== Task requirements ==
Extend the Big O reference sheet past its final heading, "Time Complexities (Best to Worst)".

[start of Document section]

Big O Analysis Master Sheet

Master asymptotic notation and complexity analysis with this comprehensive reference guide.

Quick Reference Table

Notation	Name	Definition	Example
$O(f(n))$	Big O	Upper bound	$O(n^2)$
$\Omega(f(n))$	Big Omega	Lower bound	$\Omega(n \log n)$
$\Theta(f(n))$	Big Theta	Tight bound	$\Theta(n)$
$o(f(n))$	Little o	Strict upper bound	$o(n^2)$
$\omega(f(n))$	Little omega	Strict lower bound	$\omega(n)$

Common Complexity Classes

Time Complexities (Best to Worst)

[end of Document section]
[start of Data listing]

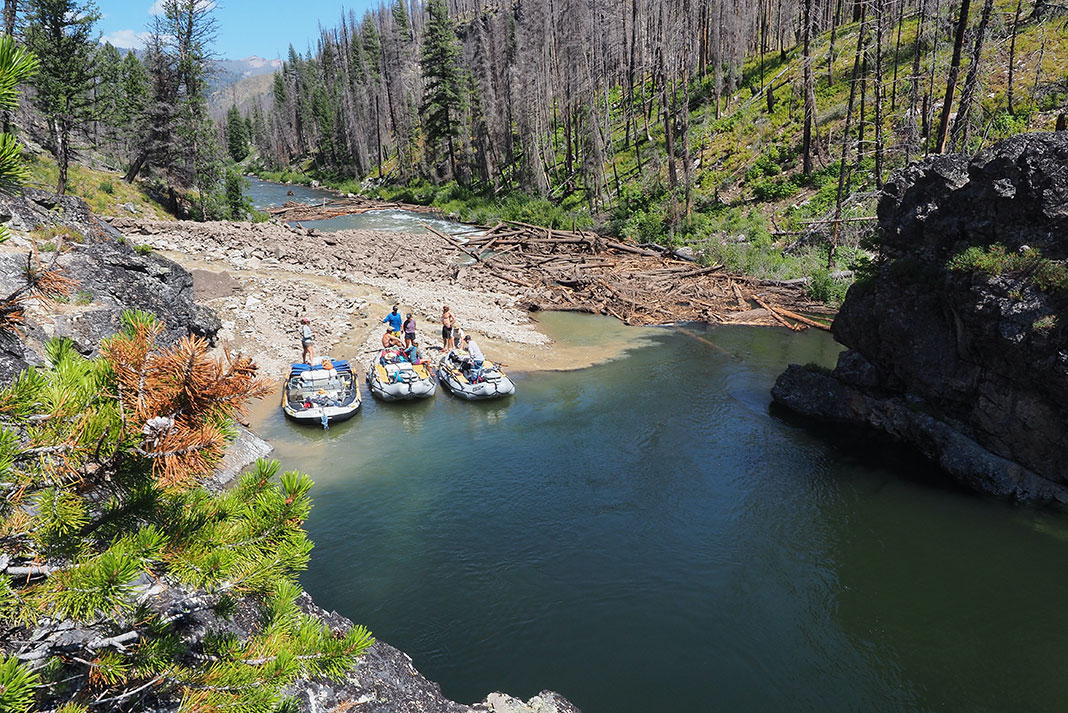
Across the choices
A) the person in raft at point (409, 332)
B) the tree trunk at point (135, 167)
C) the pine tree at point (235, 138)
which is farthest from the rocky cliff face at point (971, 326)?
the pine tree at point (235, 138)

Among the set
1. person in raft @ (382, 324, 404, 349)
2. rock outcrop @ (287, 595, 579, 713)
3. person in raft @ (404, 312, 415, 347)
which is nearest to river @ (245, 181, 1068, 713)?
rock outcrop @ (287, 595, 579, 713)

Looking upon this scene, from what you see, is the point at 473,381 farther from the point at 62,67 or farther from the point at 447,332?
the point at 62,67

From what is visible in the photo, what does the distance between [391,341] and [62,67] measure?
24018 millimetres

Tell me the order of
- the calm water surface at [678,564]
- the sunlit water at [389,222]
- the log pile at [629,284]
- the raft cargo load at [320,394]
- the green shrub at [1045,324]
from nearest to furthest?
1. the calm water surface at [678,564]
2. the green shrub at [1045,324]
3. the raft cargo load at [320,394]
4. the log pile at [629,284]
5. the sunlit water at [389,222]

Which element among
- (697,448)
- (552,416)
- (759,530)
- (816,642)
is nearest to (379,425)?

[end of Data listing]

== The reply ==
O(1)        - Constant
O(log n)    - Logarithmic
O(n)        - Linear
O(n log n)  - Linearithmic
O(n²)       - Quadratic
O(n³)       - Cubic
O(2^n)      - Exponential
O(n!)       - Factorial

Growth Rate Comparison

For large n, the following inequality holds: $O(1) < O(\log n) < O(n) < O(n \log n) < O(n^2) < O(n^3) < O(2^n) < O(n!)$

Big O Notation Deep Dive

Definition

$f(n) = O(g(n))$ if there exist positive constants $c$ and $n_0$ such that: $0 \leq f(n) \leq c \cdot g(n) \text{ for all } n \geq n_0$

Key Properties

Transitivity: If $f = O(g)$ and $g = O(h)$ , then $f = O(h)$
Scaling: $O(c \cdot f(n)) = O(f(n))$ for any constant $c > 0$
Addition: $O(f(n) + g(n)) = O(\max(f(n), g(n)))$
Multiplication: $O(f(n) \cdot g(n)) = O(f(n)) \cdot O(g(n))$

Algorithm Analysis Techniques

1. Counting Operations

def linear_search(arr, target):
    for i in range(len(arr)):      # O(n) iterations
        if arr[i] == target:       # O(1) comparison
            return i               # O(1) return
    return -1                      # O(1) return
# Total: O(n)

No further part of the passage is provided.